Nerve damage from facial cyst removal
THis sounds quite unusual and most surgeons would not typically perform a facelfit to remove a cyst. They may use a facelift approach to remove parotid tumors which can impinge on the facial nerve. However, in the hands of a skilled surgeon, this should be quite rare.
Discuss your fears with your surgeon so that they may provide better counsel.

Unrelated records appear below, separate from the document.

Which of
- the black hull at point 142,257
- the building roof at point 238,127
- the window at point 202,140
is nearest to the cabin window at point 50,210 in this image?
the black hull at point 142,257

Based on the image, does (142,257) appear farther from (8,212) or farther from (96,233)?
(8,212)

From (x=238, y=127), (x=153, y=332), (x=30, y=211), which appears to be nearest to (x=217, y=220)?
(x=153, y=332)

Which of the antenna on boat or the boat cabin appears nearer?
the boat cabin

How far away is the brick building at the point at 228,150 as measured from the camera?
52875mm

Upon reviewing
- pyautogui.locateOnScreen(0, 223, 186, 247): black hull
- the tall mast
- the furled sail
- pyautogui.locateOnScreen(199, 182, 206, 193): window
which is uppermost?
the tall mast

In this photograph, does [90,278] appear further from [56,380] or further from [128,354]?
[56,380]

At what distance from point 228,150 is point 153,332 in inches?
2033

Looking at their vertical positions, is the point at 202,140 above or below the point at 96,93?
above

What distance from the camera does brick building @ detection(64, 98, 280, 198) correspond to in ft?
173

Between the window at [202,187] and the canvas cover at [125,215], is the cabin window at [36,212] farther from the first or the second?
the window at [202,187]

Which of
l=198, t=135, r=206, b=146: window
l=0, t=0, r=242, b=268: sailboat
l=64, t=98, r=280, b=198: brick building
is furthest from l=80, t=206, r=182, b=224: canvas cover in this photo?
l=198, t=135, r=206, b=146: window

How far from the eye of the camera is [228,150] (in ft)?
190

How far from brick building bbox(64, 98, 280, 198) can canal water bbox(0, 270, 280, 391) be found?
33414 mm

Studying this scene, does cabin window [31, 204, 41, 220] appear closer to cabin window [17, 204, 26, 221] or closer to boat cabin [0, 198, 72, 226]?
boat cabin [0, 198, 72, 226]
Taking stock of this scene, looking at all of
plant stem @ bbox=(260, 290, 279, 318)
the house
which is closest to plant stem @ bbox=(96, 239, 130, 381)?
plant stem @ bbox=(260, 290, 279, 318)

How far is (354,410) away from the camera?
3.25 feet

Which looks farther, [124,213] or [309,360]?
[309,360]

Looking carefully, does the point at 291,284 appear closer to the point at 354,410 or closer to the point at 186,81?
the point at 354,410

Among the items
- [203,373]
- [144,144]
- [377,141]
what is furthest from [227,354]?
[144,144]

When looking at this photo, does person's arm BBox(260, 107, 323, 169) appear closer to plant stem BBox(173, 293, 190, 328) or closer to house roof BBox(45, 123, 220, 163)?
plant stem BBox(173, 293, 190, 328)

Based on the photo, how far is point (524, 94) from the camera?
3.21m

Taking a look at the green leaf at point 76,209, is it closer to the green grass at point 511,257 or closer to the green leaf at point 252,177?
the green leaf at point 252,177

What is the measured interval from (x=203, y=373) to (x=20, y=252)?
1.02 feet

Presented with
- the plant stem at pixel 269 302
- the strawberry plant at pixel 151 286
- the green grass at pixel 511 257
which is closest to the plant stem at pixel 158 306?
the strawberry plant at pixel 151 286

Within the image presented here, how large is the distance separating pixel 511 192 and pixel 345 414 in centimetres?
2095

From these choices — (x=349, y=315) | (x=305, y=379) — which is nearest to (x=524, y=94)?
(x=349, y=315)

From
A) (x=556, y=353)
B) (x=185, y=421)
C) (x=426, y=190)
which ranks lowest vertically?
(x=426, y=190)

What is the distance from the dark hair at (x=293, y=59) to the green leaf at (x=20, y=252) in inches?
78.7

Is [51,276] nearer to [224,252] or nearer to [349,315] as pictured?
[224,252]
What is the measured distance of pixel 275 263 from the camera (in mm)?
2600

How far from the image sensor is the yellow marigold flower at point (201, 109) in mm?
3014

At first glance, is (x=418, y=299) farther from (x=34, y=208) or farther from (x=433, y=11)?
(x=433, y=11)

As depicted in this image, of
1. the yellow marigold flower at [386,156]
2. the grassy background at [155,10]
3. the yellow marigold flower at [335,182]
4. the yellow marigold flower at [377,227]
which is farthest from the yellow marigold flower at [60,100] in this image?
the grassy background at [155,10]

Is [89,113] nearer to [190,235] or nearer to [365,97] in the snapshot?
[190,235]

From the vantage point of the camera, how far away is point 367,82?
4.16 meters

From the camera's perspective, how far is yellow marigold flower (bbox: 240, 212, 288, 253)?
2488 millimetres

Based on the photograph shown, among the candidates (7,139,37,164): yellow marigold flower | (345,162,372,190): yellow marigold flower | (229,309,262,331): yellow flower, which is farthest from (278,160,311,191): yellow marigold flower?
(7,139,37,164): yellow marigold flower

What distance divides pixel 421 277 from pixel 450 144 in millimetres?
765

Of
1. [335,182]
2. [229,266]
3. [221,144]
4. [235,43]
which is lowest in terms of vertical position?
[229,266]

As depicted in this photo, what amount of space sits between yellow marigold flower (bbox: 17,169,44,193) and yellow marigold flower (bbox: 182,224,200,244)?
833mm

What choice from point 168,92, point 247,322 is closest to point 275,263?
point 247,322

Not unusual to approach a neck cyst with a face lift incision but this is not a facelift
There are a number of reasons that facelifts can cause "disfigurement." Permanent injury to one of the branches of the facial nerve is just one of the causes. However, a cyst along the jaw line is not a medical diagnosis. Cysts can have various causes. A significant concern with these cysts is their relationship to branches of the facial nerve. When these structures are in close proximity, removal of the cyst can cause permanent damage to the motor nerve and long term or permanent facial weakness in the distribution of the nerve.
If the cyst is the primary reason you are having surgery, then you are not in fact having a facelift, you are having cyst removal with possibly an incidental facelift. My best advice is to be most concerned about the ability of the surgeon to resect the cyst. Performing a facelift does not place as high a demand on the anatomic skills of the surgeon as does removal of the cyst. As facelifts involve standard planes, one might find a well established surgeon with a good reputation who may not have the skills needed to resect such a cyst.
Conversely, it is propable that a surgeon with the skills to resect the cyst and avoid nerve damage is likely to have the necessary skills to perform a facelift. I would look for a surgeon with a large body of experience operating in the neck for lymph node dissections, tumors, thyroid abnormalities etc rather than say a famous facelift surgeon.
Hope this helps.
These answers are for educational purposes and should not be relied upon as a substitute for medical advice you may receive from your physician. If you have a medical emergency, please call 911. These answers do not constitute or initiate a patient/doctor relationship.